The exercise
Can you transcribe word for word the part of the printer passage that opens with the words containing "The image forming program 116 has" and closes with "forming unit 140."?

Extract
The data to be stored is learning data, image data, a print job, and the like. The learning data includes a plurality of sets of control data having different conformity states, and is used in an image forming program 116. The image data is scanned document data acquired by the image reading unit 120, for example. The print job includes print data and print setting data in the page description language (PDL) format, for example, and is acquired via the communication interface 190.
The programs to be stored include the image forming program 116 and a raster image processing (RIP) program, for example.
The image forming program 116 has a function of controlling the drive motor of the intermediate transfer belt (described later) of the transfer unit 150 in synchronization with the conveyance of the paper sheet on which the image is to be formed. The image forming program 116 is capable of recuing occurrences of color misregistration and density unevenness due to fluctuations in the moving speed of the intermediate transfer belt. The RIP processing program is a program for converting image data into raster image data (bitmap data) to be used in the image forming unit 140.

Provided data
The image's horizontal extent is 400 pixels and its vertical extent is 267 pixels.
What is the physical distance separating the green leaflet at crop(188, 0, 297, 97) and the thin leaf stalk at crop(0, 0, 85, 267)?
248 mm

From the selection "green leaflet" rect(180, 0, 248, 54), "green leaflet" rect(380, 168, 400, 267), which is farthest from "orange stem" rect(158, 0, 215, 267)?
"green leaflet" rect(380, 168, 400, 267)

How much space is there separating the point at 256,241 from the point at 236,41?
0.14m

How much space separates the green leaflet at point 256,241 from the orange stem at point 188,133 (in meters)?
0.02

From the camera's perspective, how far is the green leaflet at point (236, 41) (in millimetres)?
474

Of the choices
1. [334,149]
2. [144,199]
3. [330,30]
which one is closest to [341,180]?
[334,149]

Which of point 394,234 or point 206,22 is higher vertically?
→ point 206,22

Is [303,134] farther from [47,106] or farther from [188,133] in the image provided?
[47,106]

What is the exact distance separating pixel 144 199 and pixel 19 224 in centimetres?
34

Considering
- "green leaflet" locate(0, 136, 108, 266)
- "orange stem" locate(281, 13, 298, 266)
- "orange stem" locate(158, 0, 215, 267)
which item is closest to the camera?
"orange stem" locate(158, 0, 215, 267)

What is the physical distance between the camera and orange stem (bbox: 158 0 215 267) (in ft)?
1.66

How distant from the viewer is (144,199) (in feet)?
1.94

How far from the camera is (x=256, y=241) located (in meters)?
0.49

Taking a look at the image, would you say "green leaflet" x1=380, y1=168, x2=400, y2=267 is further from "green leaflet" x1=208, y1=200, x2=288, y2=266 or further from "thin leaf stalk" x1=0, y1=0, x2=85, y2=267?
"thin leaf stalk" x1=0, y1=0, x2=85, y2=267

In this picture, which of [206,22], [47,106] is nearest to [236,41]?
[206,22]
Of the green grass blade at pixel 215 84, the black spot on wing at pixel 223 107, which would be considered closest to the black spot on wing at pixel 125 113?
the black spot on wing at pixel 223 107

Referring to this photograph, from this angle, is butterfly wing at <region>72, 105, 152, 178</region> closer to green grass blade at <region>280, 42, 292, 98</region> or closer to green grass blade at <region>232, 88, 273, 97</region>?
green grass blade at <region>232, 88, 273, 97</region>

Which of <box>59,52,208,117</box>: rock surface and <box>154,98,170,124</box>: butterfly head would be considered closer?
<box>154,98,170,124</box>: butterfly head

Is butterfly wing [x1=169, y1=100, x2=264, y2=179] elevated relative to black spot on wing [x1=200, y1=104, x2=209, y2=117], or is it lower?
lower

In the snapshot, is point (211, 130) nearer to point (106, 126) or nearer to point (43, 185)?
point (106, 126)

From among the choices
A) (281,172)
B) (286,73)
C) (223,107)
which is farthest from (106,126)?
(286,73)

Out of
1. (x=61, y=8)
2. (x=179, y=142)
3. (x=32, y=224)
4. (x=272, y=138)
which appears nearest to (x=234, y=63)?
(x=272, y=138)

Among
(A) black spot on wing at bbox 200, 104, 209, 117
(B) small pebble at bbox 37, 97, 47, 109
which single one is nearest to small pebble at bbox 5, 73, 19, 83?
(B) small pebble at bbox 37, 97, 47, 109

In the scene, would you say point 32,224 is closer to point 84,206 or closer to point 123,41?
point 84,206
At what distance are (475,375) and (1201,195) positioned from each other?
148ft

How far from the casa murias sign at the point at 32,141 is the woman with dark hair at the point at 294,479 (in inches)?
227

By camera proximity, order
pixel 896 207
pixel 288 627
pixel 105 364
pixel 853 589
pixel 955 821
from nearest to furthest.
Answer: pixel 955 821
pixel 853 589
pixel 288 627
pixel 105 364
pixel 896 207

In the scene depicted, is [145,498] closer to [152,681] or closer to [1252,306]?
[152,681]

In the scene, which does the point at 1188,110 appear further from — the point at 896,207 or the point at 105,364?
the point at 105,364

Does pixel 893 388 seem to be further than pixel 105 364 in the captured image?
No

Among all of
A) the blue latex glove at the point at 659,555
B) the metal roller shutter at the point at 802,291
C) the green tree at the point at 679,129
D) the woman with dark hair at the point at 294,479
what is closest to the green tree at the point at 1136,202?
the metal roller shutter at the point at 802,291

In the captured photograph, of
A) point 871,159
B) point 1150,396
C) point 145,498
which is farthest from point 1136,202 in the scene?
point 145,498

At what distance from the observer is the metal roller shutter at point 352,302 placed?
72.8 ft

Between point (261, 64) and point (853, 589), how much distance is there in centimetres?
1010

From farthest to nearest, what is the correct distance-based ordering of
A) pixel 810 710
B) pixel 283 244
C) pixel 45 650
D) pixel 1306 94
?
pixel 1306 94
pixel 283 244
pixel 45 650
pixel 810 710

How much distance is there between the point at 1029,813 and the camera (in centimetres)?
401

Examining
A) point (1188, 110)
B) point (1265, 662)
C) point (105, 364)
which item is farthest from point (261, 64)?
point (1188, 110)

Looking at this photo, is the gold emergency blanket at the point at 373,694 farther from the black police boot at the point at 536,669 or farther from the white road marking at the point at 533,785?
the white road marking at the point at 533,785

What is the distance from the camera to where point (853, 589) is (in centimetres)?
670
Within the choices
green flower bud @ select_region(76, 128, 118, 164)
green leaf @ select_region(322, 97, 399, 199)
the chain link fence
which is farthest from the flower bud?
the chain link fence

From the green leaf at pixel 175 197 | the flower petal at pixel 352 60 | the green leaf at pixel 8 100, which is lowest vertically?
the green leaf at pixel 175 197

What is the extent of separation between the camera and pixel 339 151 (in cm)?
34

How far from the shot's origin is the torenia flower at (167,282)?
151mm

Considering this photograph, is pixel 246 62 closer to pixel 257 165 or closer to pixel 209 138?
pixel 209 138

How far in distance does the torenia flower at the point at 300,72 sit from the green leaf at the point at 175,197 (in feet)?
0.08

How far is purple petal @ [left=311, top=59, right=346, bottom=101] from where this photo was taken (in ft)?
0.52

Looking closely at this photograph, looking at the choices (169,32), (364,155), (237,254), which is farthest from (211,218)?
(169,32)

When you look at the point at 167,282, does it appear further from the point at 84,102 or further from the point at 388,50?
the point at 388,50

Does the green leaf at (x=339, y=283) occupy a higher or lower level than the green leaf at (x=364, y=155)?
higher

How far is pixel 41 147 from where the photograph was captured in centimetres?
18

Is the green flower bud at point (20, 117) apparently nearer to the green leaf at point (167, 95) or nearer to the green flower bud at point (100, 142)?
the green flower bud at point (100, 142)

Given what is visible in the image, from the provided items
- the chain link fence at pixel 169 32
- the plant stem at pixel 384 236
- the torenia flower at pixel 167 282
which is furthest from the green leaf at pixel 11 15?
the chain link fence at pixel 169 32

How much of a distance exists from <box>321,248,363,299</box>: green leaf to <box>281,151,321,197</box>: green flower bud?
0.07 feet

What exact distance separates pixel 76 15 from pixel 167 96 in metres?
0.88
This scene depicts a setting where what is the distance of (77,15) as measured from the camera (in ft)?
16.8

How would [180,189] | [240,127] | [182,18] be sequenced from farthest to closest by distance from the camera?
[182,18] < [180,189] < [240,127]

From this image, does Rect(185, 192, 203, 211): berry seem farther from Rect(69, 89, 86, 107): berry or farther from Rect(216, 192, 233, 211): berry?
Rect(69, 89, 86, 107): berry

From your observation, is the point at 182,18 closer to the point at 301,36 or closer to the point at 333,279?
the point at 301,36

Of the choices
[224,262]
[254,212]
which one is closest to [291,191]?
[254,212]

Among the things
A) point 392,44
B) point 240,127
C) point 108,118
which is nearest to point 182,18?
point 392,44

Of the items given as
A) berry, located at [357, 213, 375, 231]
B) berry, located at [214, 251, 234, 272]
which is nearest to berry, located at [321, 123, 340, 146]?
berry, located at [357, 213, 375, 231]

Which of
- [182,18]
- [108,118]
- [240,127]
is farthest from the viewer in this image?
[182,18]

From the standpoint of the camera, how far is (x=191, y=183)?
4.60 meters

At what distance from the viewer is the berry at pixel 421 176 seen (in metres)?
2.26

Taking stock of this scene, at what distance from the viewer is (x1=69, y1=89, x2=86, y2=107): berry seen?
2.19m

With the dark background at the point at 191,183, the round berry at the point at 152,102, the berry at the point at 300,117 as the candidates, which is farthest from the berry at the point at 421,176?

Reply
The image forming program 116 has a function of controlling the drive motor of the intermediate transfer belt (described later) of the transfer unit 150 in synchronization with the conveyance of the paper sheet on which the image is to be formed. The image forming program 116 is capable of recuing occurrences of color misregistration and density unevenness due to fluctuations in the moving speed of the intermediate transfer belt. The RIP processing program is a program for converting image data into raster image data (bitmap data) to be used in the image forming unit 140.